“If a CEO wants to grow his company, I believe it’s essential to be in a roundtable,” says Milam, who joined PeerSpectives in 2011. “It gives you a place where you can process your issues and get unvarnished feedback that is hard to come by.” In contrast to consultants who have a specific point of view or employees who will be reticent to criticize the boss’s ideas, Milam explains that roundtable members hold nothing back.
In the roundtable, participants address diverse challenges that range from risk mitigation to raising capital to personnel. Within the latter, sales management and hiring of salespeople is a perennial hot topic.
Milam recalls a time when he had to terminate a key executive who wanted equity in the company. “Before he came on board, I told him that I wouldn’t give up equity, and if that was his expectation, we should end the conversation,” Milam recalls. “Yet he assured me that we could work it out.” At first the executive was content to receive phantom stock, but later began to pester Milam for real equity, which created a tense situation. “The roundtable strongly encouraged me not to give in,” Milam says. “As a result, I felt confident telling him that this wasn’t going to work, and he needed to go his way.”
Although Milam has participated in other CEO roundtables, he praises PeerSpectives for its compact format — a monthly four-hour session. “The vetting and pacing of issues also makes it different,” he says. “There’s more intentionality about talking about issues that have a common theme for everyone. The pace keeps it productive and relevant for everyone.”
The fact that a trained facilitator leads the roundtable is also a factor in the program’s success, Milam says: “Leading entrepreneurs is like herding eagles. You have to create an environment in which they are comfortable — and getting them to be vulnerable, stick to the issues and challenge them is no easy task.”
In addition to discussing specific challenges, roundtable members are also exposed to guest speakers who have expertise in different disciplines. Milam recalls a finance professor who recommended having company books audited by a reputable firm and having a legal review of processes to preserve a company’s value in case of an acquisition. “That was an aha moment for me,” he says.

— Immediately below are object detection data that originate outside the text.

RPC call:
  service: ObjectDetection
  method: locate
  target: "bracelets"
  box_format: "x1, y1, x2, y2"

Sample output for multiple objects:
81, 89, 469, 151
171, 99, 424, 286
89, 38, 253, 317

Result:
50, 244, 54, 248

Other takeaways for Milam include:
- Improved decision-making. Milam has no qualms making big decisions — or fast ones — but has learned that taking the time to glean additional perspectives can greatly improve outcomes. “Because the roundtable’s feedback has been valuable in the past, it’s an easy call for me to say, ‘OK, I’m going to slow down and wait until next month so I can process this issue with them.’ ”
- Camaraderie. Being in a roundtable alleviates the isolation that business owners typically feel. “There’s a unique sort of a brotherhood-sisterhood relationship,” Milam explains. “You can relax and be vulnerable about your issues rather than having to be ‘the boss’ who has it all together. The roundtable is a safe environment to admit that you don’t have all the answers and need help.”
- Peace of mind. Because CEOs are exposed to so many diverse issues in the roundtable, it alleviates misgivings that you may be missing something. “You can be productive, do your job and not have to constantly worry that the shoe is going to drop,” Milam says. “Granted, the shoe may still drop, but at least you’ve done everything you can to avoid it. I sleep pretty well at night. And that’s a testament that I have a solid business because I’ve been in roundtables.”